There also are practice improvements that may raise qualifying rates. To begin, physicians need to understand which metrics they need to document. Duszak says this process can be made easier by using templates that remind clinicians to document specific types of data whenever service is rendered. This type of fill-in-the-blank approach relieves the burden of remembering extra steps.

Evaluate Your Billing
On the billing side, practices need to look at how well their billing company is reporting the metrics. Duszak says practices should request reports from the CMS to find out whether most or all of their physicians have good scores and are getting their bonuses. If the answer is no, the practice manager, physician leadership, and billing company should have a conversation about how to improve the situation.

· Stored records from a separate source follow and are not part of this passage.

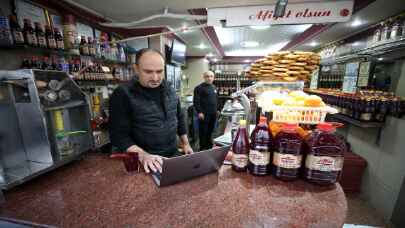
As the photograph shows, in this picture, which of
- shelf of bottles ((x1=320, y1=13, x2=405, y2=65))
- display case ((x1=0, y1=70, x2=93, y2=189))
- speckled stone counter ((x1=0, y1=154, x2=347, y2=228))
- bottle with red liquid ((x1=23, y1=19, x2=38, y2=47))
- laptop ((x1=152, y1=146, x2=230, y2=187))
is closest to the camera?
speckled stone counter ((x1=0, y1=154, x2=347, y2=228))

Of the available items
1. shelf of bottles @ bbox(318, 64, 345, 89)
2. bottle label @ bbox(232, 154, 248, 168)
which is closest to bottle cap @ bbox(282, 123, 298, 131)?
bottle label @ bbox(232, 154, 248, 168)

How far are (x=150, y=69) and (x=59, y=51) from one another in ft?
5.30

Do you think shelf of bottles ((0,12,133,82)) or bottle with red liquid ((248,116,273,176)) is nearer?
bottle with red liquid ((248,116,273,176))

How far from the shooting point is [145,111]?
1375 millimetres

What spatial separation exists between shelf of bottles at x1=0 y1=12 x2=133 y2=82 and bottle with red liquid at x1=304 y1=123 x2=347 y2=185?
245 centimetres

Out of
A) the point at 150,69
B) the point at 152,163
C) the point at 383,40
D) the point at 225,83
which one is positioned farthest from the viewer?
the point at 225,83

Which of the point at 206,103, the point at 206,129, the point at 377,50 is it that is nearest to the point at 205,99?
the point at 206,103

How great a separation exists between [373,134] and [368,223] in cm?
121

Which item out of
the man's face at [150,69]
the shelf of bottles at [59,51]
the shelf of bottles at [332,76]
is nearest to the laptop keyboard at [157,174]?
the man's face at [150,69]

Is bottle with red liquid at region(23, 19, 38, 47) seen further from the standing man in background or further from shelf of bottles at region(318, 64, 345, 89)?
shelf of bottles at region(318, 64, 345, 89)

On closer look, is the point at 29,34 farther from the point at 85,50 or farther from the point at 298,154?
the point at 298,154

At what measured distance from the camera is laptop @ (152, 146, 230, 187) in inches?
31.0

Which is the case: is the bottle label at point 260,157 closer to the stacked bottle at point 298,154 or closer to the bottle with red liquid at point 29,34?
the stacked bottle at point 298,154

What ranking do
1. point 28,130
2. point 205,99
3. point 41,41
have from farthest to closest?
point 205,99 < point 41,41 < point 28,130
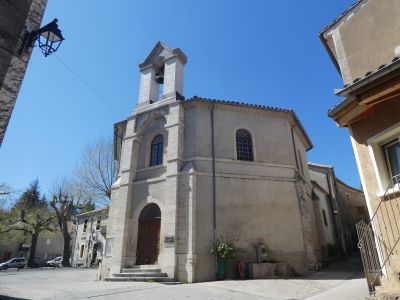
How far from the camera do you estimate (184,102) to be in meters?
16.9

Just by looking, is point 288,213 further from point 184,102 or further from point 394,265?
point 394,265

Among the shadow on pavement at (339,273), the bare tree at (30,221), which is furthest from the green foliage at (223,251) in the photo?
the bare tree at (30,221)

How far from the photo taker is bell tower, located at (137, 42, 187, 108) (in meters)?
17.9

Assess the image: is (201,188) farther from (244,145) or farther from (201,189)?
(244,145)

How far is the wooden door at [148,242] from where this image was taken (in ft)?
48.5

Although radiologists as a whole are doing a better job of getting bonus payments than most other physicians, there’s still plenty of room for improvement. Duszak says the good news is that compliance rates rose throughout the study period. Still, getting ahead of the curve will pay dividends down the road.

“Practices need to be proactive because it will be their performance in 2013 that serves as the basis for 2015, and if they wait until next year, well, it’s too late. You’re already going to get your penalty in 2015,” Duszak says. “When you look at some specialties that have done awfully well, this can be accomplished and people can avoid these penalties, but it’s not going to happen on its own.”

— David Yeager is a freelance writer and editor based in Royersford, Pennsylvania. He primarily writes about IT in imaging for Radiology Today.